Dicho vínculo bien podría haber sido una de las razones del tremendo éxito que tuvo el libro nada más aparecer, acontecimiento que resulta un tanto paradójico si se tiene en cuenta que se publica pocos meses después de la polémica de 1925 y que no se ajusta precisamente a las nuevas directrices estéticas que ya reclamaba desde 1924 un sector importante de la intelectualidad y de la prensa nacional. Por otro lado, la proyección extraordinaria de la poesía lírica de Torres Bodet y de José Gorostiza se entiende mejor si ̶ además de reconocer su valor intrínseco ̶ se conecta con el proceso de rehabilitación del canto tradicional impulsado por Vasconcelos y un grupo de músicos próximo a él, entre quienes se encontraba el distinguido Manuel M. Ponce, así como con la presencia en la Ciudad de México de artistas e intelectuales llegados de todo el país como consecuencia de las guerras de la Revolución34.. También se ha de considerar cuando los poemas llegaban a la gente, estos se entonaban en los más distintos contextos y lugares, desde los acontecimientos festivos y las celebraciones familiares a los momentos de alborozo o de soledad, en entornos naturales -“a la orilla de los lagos, en las barcas […], a la orilla del mar y al rumor del oleaje”- y en otros menos bucólicos, como los ámbitos militares, urbanos e incluso laborales (Mendoza 1982: 12). No sorprende, pues, que Torres Bodet alentara a su público con los siguientes versos en 1923: “Para que dé su fruto el día / y la mañana dé provecho, / ¡hay que llenarnos de alegría / y henchirnos de música el pecho!” (2017b: 133).

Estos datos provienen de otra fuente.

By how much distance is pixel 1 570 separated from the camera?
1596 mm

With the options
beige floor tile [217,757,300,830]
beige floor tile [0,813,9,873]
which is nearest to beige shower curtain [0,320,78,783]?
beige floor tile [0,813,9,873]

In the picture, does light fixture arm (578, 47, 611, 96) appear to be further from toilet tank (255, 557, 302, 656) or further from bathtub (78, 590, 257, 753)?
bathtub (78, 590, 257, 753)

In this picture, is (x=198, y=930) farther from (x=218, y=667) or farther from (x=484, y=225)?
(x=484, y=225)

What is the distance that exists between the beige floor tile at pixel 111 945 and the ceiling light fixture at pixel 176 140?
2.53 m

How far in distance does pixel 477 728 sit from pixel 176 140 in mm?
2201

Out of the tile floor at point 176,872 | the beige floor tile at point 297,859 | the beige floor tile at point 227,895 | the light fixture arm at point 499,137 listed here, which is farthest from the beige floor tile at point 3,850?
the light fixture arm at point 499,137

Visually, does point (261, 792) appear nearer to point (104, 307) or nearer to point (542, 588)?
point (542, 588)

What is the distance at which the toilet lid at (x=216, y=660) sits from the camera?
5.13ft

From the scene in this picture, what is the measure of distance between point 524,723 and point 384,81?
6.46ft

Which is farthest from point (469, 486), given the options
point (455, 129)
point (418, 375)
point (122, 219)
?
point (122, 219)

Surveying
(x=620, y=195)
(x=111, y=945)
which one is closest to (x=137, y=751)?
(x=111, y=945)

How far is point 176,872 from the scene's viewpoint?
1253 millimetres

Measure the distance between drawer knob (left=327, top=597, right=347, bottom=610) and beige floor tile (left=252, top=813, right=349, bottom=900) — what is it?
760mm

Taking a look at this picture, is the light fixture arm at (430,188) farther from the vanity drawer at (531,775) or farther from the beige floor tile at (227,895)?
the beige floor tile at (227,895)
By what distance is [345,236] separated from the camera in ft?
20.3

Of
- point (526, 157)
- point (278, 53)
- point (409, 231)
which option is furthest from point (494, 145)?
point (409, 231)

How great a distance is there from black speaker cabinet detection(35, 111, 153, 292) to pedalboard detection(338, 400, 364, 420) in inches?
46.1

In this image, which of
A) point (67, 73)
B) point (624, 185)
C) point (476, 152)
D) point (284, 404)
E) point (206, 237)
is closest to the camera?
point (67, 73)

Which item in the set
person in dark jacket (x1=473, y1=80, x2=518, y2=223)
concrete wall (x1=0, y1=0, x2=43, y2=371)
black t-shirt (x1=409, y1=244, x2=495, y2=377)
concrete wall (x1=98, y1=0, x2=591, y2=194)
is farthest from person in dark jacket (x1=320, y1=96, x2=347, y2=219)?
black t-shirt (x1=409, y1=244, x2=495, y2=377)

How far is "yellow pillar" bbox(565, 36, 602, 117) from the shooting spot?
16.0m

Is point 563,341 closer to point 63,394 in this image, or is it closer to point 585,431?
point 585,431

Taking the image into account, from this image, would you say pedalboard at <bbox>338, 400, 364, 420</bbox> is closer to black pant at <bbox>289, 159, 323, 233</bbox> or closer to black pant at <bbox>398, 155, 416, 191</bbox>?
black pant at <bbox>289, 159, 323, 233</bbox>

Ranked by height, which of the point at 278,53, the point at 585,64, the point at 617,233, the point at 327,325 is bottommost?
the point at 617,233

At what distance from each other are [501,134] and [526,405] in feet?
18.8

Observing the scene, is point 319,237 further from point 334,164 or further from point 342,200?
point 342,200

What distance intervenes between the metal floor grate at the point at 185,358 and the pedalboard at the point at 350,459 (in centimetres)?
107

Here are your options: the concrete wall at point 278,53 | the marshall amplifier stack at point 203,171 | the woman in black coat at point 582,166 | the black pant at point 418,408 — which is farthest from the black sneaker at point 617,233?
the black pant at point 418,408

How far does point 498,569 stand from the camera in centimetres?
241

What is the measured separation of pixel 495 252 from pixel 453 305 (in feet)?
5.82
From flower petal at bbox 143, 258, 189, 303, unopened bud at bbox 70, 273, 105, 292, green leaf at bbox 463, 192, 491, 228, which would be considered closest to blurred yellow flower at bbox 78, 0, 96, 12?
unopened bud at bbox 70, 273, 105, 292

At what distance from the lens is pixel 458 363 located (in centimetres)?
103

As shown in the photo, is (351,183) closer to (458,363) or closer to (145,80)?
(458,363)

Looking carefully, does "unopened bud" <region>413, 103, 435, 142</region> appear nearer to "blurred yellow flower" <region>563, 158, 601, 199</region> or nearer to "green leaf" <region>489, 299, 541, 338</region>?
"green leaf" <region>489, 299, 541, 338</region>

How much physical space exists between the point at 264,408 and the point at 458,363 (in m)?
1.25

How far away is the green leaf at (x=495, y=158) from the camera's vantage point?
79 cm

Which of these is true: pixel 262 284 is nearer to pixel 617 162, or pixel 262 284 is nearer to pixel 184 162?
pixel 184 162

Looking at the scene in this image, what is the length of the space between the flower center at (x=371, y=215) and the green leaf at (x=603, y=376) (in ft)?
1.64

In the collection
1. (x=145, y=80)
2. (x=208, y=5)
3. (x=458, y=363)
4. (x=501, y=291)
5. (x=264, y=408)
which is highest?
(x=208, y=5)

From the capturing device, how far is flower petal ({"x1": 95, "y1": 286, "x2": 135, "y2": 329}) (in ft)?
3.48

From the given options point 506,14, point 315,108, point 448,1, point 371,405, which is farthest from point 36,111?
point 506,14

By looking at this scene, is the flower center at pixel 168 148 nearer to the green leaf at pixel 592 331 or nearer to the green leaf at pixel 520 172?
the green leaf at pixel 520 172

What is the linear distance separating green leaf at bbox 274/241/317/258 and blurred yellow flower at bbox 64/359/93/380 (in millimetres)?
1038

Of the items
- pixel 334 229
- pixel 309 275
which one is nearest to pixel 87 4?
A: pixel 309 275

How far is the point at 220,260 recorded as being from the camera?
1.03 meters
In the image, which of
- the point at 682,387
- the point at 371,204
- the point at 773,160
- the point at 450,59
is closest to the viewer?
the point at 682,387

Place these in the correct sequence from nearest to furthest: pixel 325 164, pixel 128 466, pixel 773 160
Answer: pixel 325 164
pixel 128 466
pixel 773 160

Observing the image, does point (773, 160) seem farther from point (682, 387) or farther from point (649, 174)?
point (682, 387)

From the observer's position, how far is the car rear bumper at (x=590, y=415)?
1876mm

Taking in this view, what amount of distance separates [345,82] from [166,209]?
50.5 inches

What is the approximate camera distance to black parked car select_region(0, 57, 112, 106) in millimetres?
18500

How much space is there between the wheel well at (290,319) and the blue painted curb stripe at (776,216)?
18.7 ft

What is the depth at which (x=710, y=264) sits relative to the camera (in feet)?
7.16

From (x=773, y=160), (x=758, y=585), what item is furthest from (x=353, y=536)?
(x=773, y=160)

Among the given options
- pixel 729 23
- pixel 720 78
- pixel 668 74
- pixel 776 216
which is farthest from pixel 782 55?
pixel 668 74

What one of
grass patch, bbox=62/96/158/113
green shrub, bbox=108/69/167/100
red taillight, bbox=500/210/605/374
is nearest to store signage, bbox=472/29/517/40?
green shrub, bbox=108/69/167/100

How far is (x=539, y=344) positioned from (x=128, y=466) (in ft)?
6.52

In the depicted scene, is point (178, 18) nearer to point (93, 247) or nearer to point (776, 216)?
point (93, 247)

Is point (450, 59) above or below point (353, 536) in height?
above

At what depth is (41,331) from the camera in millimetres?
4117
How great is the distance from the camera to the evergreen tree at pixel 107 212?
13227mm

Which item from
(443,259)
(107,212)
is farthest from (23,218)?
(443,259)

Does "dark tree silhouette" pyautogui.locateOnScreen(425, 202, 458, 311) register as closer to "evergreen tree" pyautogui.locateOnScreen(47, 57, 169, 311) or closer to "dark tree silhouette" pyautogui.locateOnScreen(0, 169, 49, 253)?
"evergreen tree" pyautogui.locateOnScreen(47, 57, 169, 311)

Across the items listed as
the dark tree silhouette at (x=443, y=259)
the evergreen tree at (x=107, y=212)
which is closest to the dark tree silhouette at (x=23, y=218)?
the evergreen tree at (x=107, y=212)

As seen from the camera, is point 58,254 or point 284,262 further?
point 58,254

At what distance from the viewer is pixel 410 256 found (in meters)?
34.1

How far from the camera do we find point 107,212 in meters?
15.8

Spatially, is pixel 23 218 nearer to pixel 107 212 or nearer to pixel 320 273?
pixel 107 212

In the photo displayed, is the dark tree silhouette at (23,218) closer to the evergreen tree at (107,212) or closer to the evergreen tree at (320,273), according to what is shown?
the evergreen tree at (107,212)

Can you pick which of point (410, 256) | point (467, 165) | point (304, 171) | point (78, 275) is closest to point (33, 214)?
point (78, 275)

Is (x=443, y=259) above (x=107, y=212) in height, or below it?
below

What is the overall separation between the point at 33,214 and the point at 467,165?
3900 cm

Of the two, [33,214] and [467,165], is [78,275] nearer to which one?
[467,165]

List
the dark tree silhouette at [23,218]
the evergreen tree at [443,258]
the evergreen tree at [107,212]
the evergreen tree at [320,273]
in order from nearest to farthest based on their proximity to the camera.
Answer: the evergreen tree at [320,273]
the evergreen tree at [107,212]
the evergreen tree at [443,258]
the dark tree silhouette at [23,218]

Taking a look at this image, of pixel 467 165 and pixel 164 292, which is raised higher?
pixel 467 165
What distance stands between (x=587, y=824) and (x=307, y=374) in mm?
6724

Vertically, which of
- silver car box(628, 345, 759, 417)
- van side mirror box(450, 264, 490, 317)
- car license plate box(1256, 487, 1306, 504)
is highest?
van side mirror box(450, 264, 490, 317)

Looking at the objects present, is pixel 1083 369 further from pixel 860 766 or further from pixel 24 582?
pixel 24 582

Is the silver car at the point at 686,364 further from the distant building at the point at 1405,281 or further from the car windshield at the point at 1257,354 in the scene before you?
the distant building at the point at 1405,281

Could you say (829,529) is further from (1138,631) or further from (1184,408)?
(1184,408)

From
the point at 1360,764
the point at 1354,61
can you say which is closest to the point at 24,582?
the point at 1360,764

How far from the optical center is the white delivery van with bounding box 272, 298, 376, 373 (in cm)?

Esta realidad sociocultural tan íntimamente ligada al canto permite comprender mejor la reacción de la protagonista de “El amor es así… Cuento cinematográfico”. En esta ficción de Xavier Villaurrutia, tras haber concertado una cita con Horacio, María se encuentra pletórica y de su felicidad nace la necesidad de cantar para sus compañeras, en lugar de compartir con ellas sus confidencias sentimentales: “Alegría de vivir de María. La vida tiene ahora un sentido para ella. En el taller, las compañeras la encuentran desconocida. Ríe y canta para ellas. Luisa comprende que está enamorada de Horacio” (1996: 599).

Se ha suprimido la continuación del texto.